- **WHAT TO DO**:
Please extract part of the passage on applying to medical school word for word, beginning at the words "Even the task" and stopping after "have to offer.".

- **PASSAGE SHOWN**:
○ ○ ○ ○ ○

In fact, this has become such a problem that in March of this year 200 students attended a sixth-form and further education college conference organised by Dr Haroon Mann, a surgical trainee in University College Hospital in London, to discuss the realities of a career in medicine.

Even the task of choosing a medical school can prove difficult. Applicants have a choice of 26 medical schools in the United Kingdom, but comparing what each has to offer can take a lot of effort.

“There is a lack of information and we have to write away for an awful lot of prospectuses to compare the different medical schools,” says Daniel Chiu, also studying medicine at Nottingham University. “Even then, it’s not easy to find information within the prospectus.”

Professor Sheila Gardiner is a member of the medical school selection committee at Nottingham University. She is concerned not only about students applying to medical school for the wrong reasons, but also about their lack of research into what different medical schools have to offer.

She said: “Most students are poorly informed about the courses available so it is not surprising that they are very blinkered in their approach to selecting a medical school.

“Judging by students’ responses at interview, schools seem to be aware of this and try to overcome it by coaching. Many students have read the prospectus and mastered a few words and expressions they have seen in them, but there seems little understanding of what the course entails.”

What can be done to remedy this problem? To begin with, there needs to be a shift away from the assumption that medicine is a “natural” choice for bright students. This attitude has, to some extent, been reinforced by the demanding academic targets set by medical schools in their conditional offers. There remains a heated debate about how to select medical students, however. After all, what measures can one use to predict which applicants will make good doctors? More fundamental still, what is meant by “a good doctor”?

○ ○ ○ ○ ○

- **INFORMATION SUPPLIED**:

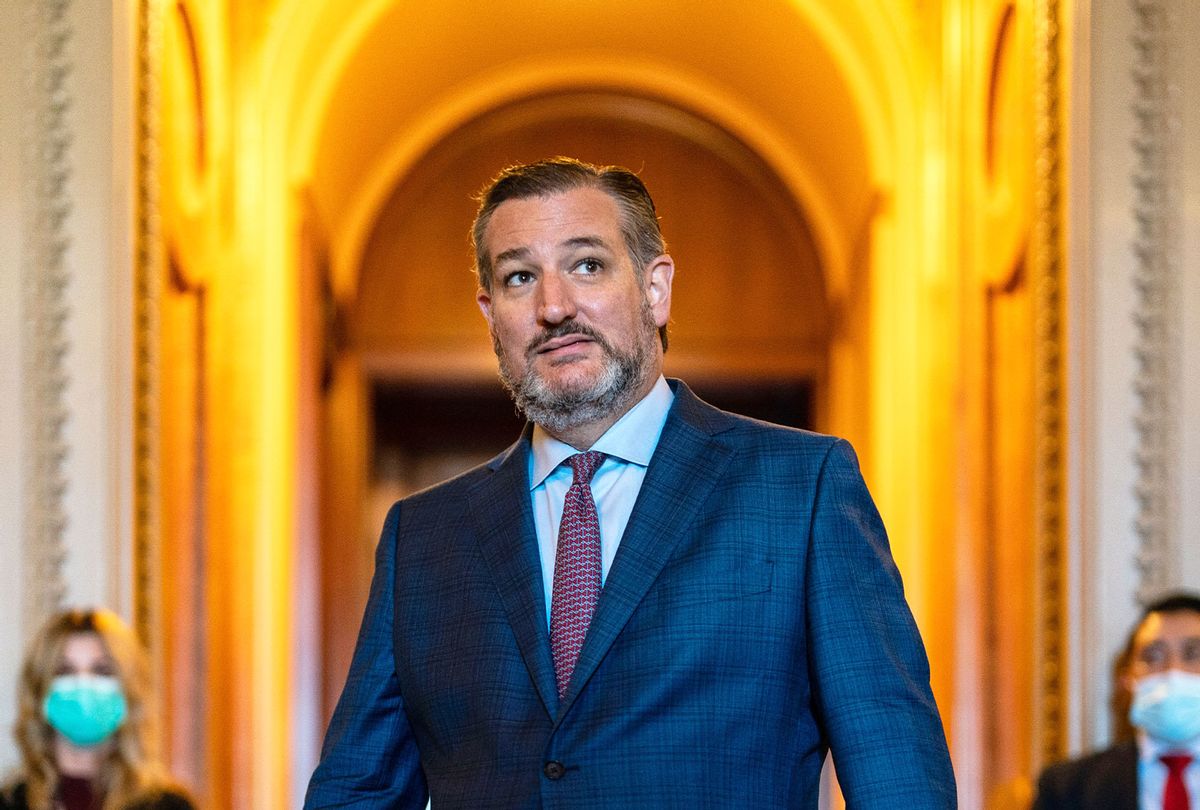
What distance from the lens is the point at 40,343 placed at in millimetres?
4984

○ ○ ○ ○ ○

- **FINAL ANSWER**:
Even the task of choosing a medical school can prove difficult. Applicants have a choice of 26 medical schools in the United Kingdom, but comparing what each has to offer can take a lot of effort.

“There is a lack of information and we have to write away for an awful lot of prospectuses to compare the different medical schools,” says Daniel Chiu, also studying medicine at Nottingham University. “Even then, it’s not easy to find information within the prospectus.”

Professor Sheila Gardiner is a member of the medical school selection committee at Nottingham University. She is concerned not only about students applying to medical school for the wrong reasons, but also about their lack of research into what different medical schools have to offer.